Extract provided
──────

Monthly Archives: February 2010

Who Ever Knew About Gander?

Yesterday, in the middle of the Saturday afternoon Olympic coverage, I happened to catch a piece by Tom Brokaw about a little town in Canada called Gander. I searched for a link of the video and at finding nothing have decided to send a request to NBC to air it again. In the meantime I will try to retell it here, though Tom told it so well; this surely won’t even compare.

Gander, population just under 10,000, is located in the province of Newfoundland and Labrador. The story starts on the morning of September 11, 2001 and continues for the several days that followed, when the town was given a rare task or even test perhaps, at being neighborly. 

Moments after the planes hit the World Trade Center, North American airspace had to be cleared and all transatlantic planes heading westbound to the US had to be redirected to land immediately. 39 of them touched down at Gander Airport unloading 7000 people, who for the next four days were stranded with the clothes on their backs. Heightened security procedures were not allowing anyone to remove luggage from cargo.

For the town of Gander, the first issue was to find accommodations for the flood of unexpected guests. With all of the hotels combined, there were still only 500 beds. So, the schools and legion halls opened their doors. Next it was transporting the guests from the airport to the temporary shelters. There was bad news on this front, because the best option—the school buses—were of no help; the drivers happened to be on strike.

──────

Dataset excerpts
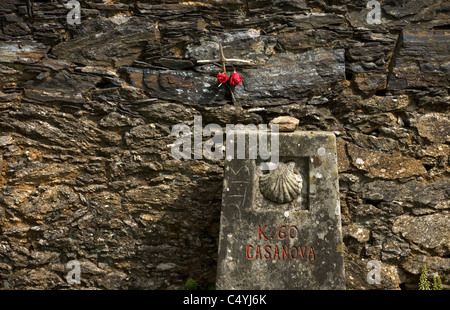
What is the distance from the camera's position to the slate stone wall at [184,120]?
390 cm

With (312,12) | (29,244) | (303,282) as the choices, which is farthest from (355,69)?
(29,244)

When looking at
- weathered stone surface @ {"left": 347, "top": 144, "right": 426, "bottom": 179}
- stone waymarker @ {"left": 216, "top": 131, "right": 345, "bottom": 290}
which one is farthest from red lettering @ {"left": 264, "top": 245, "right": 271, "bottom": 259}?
weathered stone surface @ {"left": 347, "top": 144, "right": 426, "bottom": 179}

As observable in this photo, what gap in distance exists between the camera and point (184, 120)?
4.00m

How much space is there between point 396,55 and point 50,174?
3.15 m

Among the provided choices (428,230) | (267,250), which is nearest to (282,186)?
(267,250)

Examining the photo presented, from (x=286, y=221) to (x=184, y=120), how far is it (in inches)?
53.5

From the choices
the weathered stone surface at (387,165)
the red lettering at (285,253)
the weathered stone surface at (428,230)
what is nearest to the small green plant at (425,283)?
the weathered stone surface at (428,230)

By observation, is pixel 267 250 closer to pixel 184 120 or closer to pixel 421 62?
pixel 184 120

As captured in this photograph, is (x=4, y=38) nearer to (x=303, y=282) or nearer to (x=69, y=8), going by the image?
(x=69, y=8)

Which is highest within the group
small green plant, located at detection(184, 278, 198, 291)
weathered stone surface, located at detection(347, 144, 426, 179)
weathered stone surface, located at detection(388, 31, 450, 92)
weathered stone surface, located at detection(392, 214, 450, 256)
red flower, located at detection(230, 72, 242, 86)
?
weathered stone surface, located at detection(388, 31, 450, 92)

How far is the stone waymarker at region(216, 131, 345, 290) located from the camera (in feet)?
10.2

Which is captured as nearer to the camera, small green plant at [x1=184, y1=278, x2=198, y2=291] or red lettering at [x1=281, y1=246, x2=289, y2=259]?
red lettering at [x1=281, y1=246, x2=289, y2=259]

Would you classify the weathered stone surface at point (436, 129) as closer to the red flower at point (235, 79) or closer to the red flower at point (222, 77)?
the red flower at point (235, 79)

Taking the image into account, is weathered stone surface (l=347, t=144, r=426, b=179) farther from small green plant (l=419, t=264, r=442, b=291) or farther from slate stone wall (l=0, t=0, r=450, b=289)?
small green plant (l=419, t=264, r=442, b=291)
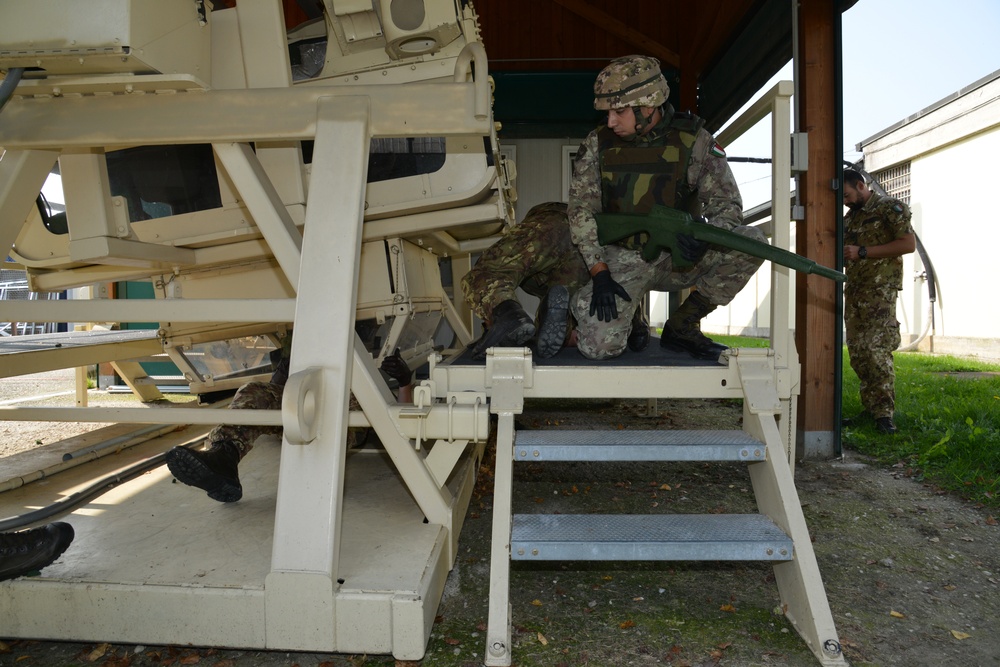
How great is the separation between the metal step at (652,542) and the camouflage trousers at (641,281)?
3.45 ft

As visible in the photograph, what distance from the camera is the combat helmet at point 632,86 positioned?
2.86 meters

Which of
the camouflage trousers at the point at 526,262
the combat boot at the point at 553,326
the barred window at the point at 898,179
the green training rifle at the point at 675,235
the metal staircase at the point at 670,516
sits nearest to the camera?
the metal staircase at the point at 670,516

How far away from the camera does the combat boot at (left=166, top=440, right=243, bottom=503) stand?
7.62 ft

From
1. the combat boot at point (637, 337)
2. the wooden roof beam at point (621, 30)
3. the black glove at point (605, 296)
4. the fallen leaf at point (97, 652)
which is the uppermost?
the wooden roof beam at point (621, 30)

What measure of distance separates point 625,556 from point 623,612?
16.5 inches

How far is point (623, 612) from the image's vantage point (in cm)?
218

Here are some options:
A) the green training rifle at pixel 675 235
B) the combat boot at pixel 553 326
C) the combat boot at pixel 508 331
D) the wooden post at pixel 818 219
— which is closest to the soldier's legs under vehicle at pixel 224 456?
the combat boot at pixel 508 331

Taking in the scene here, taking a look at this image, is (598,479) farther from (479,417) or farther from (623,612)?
(479,417)

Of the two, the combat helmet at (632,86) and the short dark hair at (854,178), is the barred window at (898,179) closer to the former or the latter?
the short dark hair at (854,178)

──────

Tasks to complete
A. Rewrite the paragraph of the text about Gander that begins "For the town of Gander, the first issue" as a short bulleted list, keeping its main facts.
B. Reproduce the part of the text about Gander that begins at the words "Monthly Archives: February" and stops after the words "at being neighborly.".
The lines come from a source separate from the text about Gander.

Results
A.
- Gander's first problem was housing the many unexpected guests.
- All the hotels together had only 500 beds, so schools and legion halls opened to take people in.
- The next problem was moving the guests from the airport to these temporary shelters.
- The school buses, the best choice, could not be used because their drivers were on strike.

B.
Monthly Archives: February 2010

Who Ever Knew About Gander?

Yesterday, in the middle of the Saturday afternoon Olympic coverage, I happened to catch a piece by Tom Brokaw about a little town in Canada called Gander. I searched for a link of the video and at finding nothing have decided to send a request to NBC to air it again. In the meantime I will try to retell it here, though Tom told it so well; this surely won’t even compare.

Gander, population just under 10,000, is located in the province of Newfoundland and Labrador. The story starts on the morning of September 11, 2001 and continues for the several days that followed, when the town was given a rare task or even test perhaps, at being neighborly.